## Problem details:
In the stretch of the records below from the line containing "Considering the objects" through the end of the records, switch every "furthest" to "farthest" and reproduce those lines with nothing else changed.

(Scene-based spatial questions)
>> start
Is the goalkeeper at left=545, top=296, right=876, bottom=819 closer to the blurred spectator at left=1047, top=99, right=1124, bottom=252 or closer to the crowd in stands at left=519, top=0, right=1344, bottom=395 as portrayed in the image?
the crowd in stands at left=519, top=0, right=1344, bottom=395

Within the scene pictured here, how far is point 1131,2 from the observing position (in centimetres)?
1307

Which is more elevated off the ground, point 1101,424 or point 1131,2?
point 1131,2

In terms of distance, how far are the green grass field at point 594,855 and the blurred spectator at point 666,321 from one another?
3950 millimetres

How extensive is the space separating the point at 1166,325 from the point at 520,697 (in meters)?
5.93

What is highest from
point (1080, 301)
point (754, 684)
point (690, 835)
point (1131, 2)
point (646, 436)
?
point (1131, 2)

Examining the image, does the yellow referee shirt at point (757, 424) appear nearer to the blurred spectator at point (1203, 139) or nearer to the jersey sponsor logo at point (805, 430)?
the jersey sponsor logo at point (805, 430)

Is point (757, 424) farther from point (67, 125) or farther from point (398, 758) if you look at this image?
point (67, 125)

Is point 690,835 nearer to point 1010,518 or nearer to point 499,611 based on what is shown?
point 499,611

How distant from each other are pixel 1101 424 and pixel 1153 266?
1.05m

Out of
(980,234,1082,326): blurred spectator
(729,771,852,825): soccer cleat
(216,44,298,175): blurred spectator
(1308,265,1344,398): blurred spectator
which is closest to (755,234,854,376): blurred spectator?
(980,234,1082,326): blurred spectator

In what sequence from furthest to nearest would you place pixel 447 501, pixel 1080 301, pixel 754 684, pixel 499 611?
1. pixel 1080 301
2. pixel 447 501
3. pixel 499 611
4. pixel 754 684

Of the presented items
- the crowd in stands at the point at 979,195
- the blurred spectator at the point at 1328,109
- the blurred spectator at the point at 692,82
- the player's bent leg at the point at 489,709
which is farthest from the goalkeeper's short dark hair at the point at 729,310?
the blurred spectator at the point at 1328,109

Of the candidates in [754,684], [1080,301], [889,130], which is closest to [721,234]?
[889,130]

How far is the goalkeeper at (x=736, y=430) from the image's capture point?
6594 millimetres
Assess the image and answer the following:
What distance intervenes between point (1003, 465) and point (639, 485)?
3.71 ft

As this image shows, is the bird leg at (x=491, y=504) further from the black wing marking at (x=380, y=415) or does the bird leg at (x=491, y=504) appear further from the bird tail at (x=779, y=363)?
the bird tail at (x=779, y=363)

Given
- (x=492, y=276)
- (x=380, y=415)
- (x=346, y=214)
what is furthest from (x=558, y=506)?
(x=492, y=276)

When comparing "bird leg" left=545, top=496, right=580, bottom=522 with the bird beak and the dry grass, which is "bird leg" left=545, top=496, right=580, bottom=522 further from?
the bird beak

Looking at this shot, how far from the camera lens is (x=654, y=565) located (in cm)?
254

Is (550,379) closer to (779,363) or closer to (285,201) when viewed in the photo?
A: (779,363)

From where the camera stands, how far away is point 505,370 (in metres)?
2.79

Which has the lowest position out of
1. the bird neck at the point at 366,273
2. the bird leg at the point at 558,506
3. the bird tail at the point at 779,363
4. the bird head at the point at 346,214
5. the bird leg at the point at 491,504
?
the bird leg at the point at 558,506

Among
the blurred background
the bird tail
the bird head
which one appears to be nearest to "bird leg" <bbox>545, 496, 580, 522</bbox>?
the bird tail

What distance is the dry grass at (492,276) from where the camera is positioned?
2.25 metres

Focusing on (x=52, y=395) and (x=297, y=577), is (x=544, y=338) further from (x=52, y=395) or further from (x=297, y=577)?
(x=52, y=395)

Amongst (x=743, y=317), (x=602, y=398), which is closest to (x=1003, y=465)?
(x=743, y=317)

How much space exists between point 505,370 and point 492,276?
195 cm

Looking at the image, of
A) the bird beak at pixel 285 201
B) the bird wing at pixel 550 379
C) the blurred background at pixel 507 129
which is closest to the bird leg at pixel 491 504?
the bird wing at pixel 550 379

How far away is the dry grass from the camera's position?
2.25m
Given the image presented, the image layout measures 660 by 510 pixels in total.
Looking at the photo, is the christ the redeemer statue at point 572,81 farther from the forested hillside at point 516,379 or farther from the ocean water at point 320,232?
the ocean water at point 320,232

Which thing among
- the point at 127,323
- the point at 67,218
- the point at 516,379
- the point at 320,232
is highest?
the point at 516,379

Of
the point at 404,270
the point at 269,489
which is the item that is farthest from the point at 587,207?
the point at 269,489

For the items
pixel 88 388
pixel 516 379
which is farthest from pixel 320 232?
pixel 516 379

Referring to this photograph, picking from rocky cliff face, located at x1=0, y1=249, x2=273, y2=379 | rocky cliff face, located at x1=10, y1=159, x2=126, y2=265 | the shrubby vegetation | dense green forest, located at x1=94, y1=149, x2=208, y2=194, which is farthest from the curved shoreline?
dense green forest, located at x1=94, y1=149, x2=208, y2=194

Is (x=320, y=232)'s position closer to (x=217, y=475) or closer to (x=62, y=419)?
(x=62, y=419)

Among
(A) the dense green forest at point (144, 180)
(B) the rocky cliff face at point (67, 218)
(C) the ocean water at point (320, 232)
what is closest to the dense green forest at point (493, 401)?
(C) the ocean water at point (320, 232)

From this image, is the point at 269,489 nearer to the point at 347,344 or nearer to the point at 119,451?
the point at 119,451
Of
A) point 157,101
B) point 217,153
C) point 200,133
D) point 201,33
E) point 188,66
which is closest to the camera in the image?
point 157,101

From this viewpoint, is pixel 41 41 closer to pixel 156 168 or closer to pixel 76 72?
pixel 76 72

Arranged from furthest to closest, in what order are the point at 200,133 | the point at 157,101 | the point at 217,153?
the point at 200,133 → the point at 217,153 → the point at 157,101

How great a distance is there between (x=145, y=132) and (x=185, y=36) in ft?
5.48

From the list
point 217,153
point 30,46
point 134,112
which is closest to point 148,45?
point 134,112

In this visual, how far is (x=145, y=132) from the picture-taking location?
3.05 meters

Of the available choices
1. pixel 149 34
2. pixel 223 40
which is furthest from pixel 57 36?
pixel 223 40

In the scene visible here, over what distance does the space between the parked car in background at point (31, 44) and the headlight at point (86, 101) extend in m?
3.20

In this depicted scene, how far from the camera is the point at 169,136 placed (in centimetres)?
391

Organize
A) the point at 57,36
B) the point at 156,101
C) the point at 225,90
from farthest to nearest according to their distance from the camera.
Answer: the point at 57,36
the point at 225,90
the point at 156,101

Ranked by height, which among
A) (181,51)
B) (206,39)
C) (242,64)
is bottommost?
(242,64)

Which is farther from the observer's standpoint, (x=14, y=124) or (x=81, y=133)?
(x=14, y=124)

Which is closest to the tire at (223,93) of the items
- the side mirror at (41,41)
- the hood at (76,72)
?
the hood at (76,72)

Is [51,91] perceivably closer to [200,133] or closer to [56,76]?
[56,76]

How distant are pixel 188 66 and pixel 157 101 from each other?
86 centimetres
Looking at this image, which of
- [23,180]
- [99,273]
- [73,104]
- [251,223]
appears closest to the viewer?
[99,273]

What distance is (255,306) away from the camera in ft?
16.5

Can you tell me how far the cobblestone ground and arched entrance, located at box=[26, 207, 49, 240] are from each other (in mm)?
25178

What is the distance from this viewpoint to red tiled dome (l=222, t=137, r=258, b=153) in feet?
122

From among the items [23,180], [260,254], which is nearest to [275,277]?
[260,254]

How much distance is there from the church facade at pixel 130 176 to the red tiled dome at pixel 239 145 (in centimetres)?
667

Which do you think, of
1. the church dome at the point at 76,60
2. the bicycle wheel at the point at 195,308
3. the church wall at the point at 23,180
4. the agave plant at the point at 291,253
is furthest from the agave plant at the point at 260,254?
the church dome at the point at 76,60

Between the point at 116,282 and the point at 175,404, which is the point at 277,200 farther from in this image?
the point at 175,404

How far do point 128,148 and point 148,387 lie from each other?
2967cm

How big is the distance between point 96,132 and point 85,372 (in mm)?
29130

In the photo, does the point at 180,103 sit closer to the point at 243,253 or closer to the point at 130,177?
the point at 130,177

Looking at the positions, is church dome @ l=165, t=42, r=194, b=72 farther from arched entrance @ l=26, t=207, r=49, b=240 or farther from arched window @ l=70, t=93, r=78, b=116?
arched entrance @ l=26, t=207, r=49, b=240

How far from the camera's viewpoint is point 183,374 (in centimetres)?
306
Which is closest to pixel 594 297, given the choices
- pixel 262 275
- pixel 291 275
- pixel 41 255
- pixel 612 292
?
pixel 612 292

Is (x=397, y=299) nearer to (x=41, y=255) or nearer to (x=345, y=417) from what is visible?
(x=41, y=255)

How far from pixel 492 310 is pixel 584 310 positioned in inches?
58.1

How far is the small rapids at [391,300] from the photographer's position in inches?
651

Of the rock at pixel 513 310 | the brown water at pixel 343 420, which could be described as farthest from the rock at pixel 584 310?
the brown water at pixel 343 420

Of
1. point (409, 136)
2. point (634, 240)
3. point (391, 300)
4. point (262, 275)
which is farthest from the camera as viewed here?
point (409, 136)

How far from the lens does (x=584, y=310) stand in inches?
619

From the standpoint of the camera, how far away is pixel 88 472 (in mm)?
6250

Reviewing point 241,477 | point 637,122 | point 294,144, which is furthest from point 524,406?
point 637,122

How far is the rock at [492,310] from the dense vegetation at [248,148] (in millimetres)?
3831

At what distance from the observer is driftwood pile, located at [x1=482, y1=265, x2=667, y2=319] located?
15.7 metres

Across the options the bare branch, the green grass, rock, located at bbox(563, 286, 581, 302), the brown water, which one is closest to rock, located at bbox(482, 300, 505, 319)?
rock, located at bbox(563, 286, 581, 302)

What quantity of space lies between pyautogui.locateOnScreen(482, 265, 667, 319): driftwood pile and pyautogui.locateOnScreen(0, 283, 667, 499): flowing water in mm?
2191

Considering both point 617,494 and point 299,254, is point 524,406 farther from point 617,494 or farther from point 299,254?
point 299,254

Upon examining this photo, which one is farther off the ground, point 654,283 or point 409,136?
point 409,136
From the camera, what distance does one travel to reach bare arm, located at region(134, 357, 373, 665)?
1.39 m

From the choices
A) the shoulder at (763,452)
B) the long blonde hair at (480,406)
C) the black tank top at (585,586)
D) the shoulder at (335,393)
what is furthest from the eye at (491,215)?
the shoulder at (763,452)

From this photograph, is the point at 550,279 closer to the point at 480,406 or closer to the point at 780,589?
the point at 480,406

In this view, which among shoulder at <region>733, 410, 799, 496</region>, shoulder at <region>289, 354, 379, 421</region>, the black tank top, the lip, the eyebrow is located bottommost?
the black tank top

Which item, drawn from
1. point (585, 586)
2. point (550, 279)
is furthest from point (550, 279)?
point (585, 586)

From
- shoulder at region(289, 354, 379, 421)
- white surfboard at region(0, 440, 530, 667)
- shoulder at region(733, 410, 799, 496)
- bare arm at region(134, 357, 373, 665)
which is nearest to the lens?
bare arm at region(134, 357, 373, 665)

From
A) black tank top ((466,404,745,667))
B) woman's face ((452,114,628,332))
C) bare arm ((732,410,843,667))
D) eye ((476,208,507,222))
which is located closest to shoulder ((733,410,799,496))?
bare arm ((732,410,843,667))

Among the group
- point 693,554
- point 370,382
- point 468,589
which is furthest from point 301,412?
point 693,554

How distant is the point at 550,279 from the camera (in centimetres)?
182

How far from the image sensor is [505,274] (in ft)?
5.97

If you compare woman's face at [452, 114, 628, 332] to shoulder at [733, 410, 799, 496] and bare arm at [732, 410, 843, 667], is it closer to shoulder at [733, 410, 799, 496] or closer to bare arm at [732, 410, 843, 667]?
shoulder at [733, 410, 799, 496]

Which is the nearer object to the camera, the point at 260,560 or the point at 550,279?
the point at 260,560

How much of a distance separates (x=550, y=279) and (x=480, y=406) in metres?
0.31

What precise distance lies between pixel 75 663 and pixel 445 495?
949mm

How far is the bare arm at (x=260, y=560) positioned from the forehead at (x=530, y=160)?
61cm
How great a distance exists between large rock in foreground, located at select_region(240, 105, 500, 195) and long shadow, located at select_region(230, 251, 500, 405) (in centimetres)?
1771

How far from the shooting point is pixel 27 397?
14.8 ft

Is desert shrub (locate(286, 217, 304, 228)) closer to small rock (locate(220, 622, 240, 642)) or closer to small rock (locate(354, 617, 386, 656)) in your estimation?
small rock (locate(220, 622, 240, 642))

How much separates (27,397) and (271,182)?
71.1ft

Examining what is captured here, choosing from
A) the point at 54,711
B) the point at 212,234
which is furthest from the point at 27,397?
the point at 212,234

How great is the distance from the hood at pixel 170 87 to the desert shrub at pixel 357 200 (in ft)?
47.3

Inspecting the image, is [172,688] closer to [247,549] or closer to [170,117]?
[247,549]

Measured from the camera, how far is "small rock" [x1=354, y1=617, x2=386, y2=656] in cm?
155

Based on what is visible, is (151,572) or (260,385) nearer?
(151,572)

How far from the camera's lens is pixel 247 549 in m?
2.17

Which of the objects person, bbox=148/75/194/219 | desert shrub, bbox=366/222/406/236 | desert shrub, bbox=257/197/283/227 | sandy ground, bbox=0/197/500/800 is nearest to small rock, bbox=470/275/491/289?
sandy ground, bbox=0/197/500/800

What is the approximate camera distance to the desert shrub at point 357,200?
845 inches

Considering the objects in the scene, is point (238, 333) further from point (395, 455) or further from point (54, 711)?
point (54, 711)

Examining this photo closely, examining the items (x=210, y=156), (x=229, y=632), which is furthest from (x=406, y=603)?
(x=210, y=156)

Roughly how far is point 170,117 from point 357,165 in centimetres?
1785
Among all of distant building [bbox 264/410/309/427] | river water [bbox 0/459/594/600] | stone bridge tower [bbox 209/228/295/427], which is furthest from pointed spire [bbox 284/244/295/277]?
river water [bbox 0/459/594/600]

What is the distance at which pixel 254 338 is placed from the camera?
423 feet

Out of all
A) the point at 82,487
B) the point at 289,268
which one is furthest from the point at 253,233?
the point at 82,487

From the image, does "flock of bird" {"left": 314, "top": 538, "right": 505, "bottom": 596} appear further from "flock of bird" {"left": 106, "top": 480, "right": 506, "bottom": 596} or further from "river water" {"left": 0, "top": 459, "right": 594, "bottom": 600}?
>> end
## The answer:
Considering the objects in the scene, is point (238, 333) further from point (395, 455) or further from point (54, 711)?
point (54, 711)

Examining this photo closely, examining the items (x=210, y=156), (x=229, y=632), which is farthest from (x=406, y=603)?
(x=210, y=156)

Roughly how far is point 170,117 from point 357,165 in centimetres?
1785
Among all of distant building [bbox 264/410/309/427] | river water [bbox 0/459/594/600] | stone bridge tower [bbox 209/228/295/427], which is farthest from pointed spire [bbox 284/244/295/277]?
river water [bbox 0/459/594/600]

What is the distance at which pixel 254 338 is placed from the camera?
423 feet

Out of all
A) the point at 82,487
B) the point at 289,268
which one is farthest from the point at 253,233?
the point at 82,487

From the image, does "flock of bird" {"left": 314, "top": 538, "right": 505, "bottom": 596} appear further from "flock of bird" {"left": 106, "top": 480, "right": 506, "bottom": 596} or further from "river water" {"left": 0, "top": 459, "right": 594, "bottom": 600}?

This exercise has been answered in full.